→ **EXTRACT TO READ**:
====

Jerod Morris: Yeah, that’s what’s so interesting about video. It seems intimidating, yet video doesn’t need to be perfect to work. It seems like what people really want is authenticity and something useful. You can do that in a video that isn’t the highest ‘visual quality’ as long as it tells a good story. Maybe it uses text to help extenuate the visuals–as long as audio is good, which is an interesting part about video is that a lot of people judge the quality of a video by the audio quality and the lighting, of course.

What other rules of thumb do you have for people who want to dip their toes into video with Periscope or with one of those, maybe want to put it out on Facebook and even do some advertising with it? What’s the minimum that folks need to do? Any rules of thumb you have for what people need to have in those videos?

How Even Inexperienced Digital Entrepreneurs Can Leverage Video

Jason Keath: Yeah, you want to tell a story. Facebook Video Ads are great to experiment with. You can almost build a funnel with three to four videos that you try to expose the same audience to.

For our conference, for instance, we might have a 30-second spot just with highlights. Then we might have really short clips of past attendees talking about it, testimonials. Then we might have short clips of speakers from previous conferences on stage showing the product. Then we might have videos of how the conference has actually changed businesses for the better and make that kind of the hard sell at the end–and trying to get people to watch all four of those.

You can do that really easily with Facebook Ads, with Twitter Ads, with Instagram ads now. Make them short. Make the first few seconds really visually engaging because a lot of these videos are muted. The phones are muted or the computers are muted when they’re first watching them. Making them click the volume button, making them engage through a highly visual engagement–people moving around, beautiful people, smiles, action, et cetera. Making sure you have that narrative, have that purpose of your video.

We do interviews like this for our podcast. We do Blab recordings, webinars, things like that. Just taking excerpts of something like that and putting it as a video ad or something is not necessarily the most engaging, so you might have to do a little editing. You might have to do a little bit of planning, of strategy, and testing.

Another key is to test your Facebook Ads, your Instagram photos, your Twitter Ads, and things like that. Learn which visuals are hitting well, and do something that’s very similar or those exact images as your first few seconds of your video. That’s really helpful as well to get people engaged.

Then a software tip, just a really simple software tip, I use something called ScreenFlow, which is $100. I use it on my Mac. It’s as good as any editing software out there. It actually makes some things a lot easier. If you’ve never done video editing, you’re going to have a learning curve. But you have to learn it, somebody in your company has to learn it, or you have to find somebody that you can outsource it to that’s quick and can move fast with these things and learn.

Jerod Morris: Hey, when you talked about that three-, four-video sequence, like what you guys are doing for the event, obviously, you have that last video that’s more the harder sell for the event. Where are you sending people in the first few videos? If they click over, are they going over to the landing page for the event? How do you work that in as you go through the funnel?

How (and Where) You Should Work Links from Your Videos into Your Funnel

Jason Keath: A lot of these platforms, you can easily list a link. You can pop up a link at the end of almost all the videos. Typically, what we do is always have our landing page link for all of them. If you have a longer sales cycle, you may want to take people through more of an education of your product.

For us, we’re typically very narrow in our advertising targets. We’ve found ways that we can really target people that are social media marketers with our ads, so there’s not as much product education. It’s just more convincing people of the quality of what we have to offer through testimonials and excerpts, but we try to include the link all throughout.

====

→ **SUPPLIED MATERIAL**:
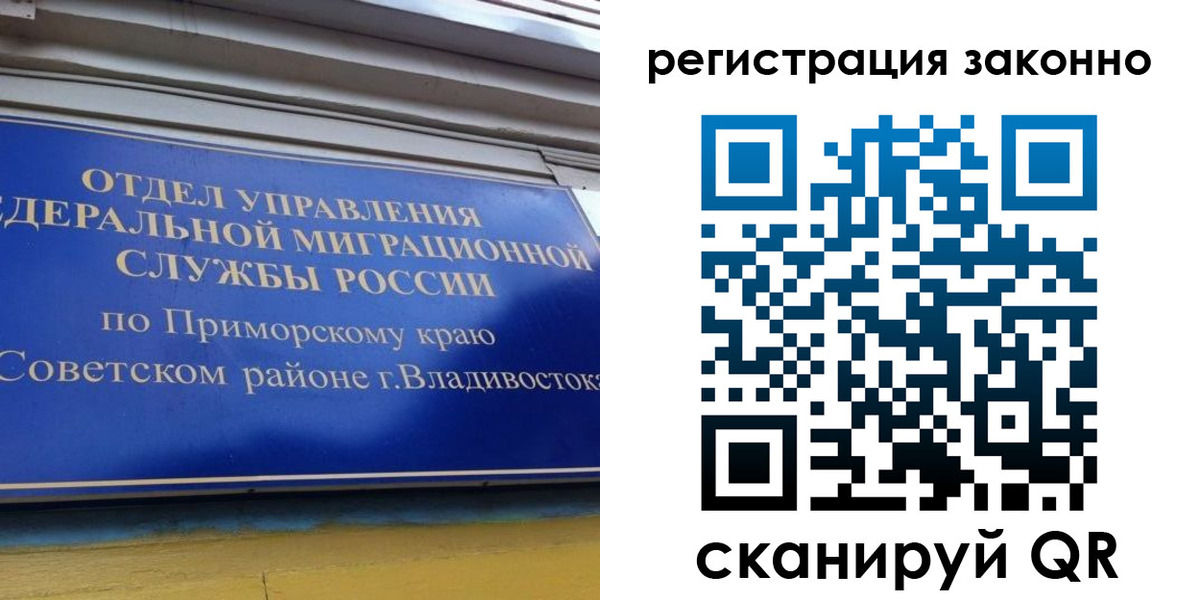 временная регистрация купить в Бородино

====

→ **EXERCISE TASKS**:
a. Check each statement below against the interview about video marketing. For each, answer yes or no and quote the exact words from the interview that decide it.
(i) Jason Keath edits video with ScreenFlow on a Mac, and it costs $100.
(ii) Keath advises making the opening seconds of a video ad depend mainly on sound, because viewers hear it first.
(iii) Keath's team links each video in its sequence to a different page.
b. Please go on with the interview about video marketing, starting right after its last sentence.

→ **ANSWERS TO THIS EXERCISE**:
a.
(i) Yes: "I use something called ScreenFlow, which is $100. I use it on my Mac."
(ii) No: "Make the first few seconds really visually engaging because a lot of these videos are muted."
(iii) No: "Typically, what we do is always have our landing page link for all of them."

b.
Typically, for us, people land on our conference landing page, they’ll check out the speakers. They’ll check out the topics. They’ll realize they’re interested. They may have to go get approval. They may have to submit for budget. They’ll come back again in a couple weeks. They’ll realize they got an email from us that the price is going up in two days, and then they’ll buy it then. It’ll come back to our landing page several times, and we build the ads around that same concept.

Jerod Morris: That’s a really interesting point and a good one. It’s important to have that level of self-awareness for your product and your company, to understand what your sales cycle is. Like you said, you guys have a pretty good understanding of how you’re targeting and what your sales cycle is. You can send people directly to that sales page.

Other people who maybe do have a longer sales cycle but they send people right to the page, they bounce, and they lose that person. Whereas, maybe getting someone to opt-in, taking them through a lead-nurturing sequence might have been a better decision.

Do you find that there is sometimes, for people who struggle with social media, a disconnect between where they’re sending people, the offer they’re presenting to people, and maybe what they actually should be based on what their product is and what their sales cycle really looks like?

The ‘Commitment Curve’ and How It Helps You Build Trust

Jason Keath: Yeah, totally. I think everyone has a nurturing problem. If we all got better at understanding the 17 steps between someone knowing about your company and buying your most expensive product, it would solve all of marketing’s problems.

For me, we look at something I learned a long time ago called the ‘commitment curve,’ which is you get people to take little steps, and that builds trust between you and them. Ultimately, you try to get them to accomplish a larger step, a larger trigger, goal, et cetera. That’s typically a large purchase. This is something political campaigns do really well where they get you to sign a petition as a first step in that commitment curve.

For us, our product, it costs a decent amount of money to attend Social Fresh conference. Mostly, it’s businesses paying for that for their marketers to attend, but we get everybody. We get a really good rating on people that get value out of it and return year after year. But It’s hard to convince someone– they just learned about the company, they’ve never heard about it before–drop $1,000 or more a ticket, depending on how much they’re getting involved in the conference.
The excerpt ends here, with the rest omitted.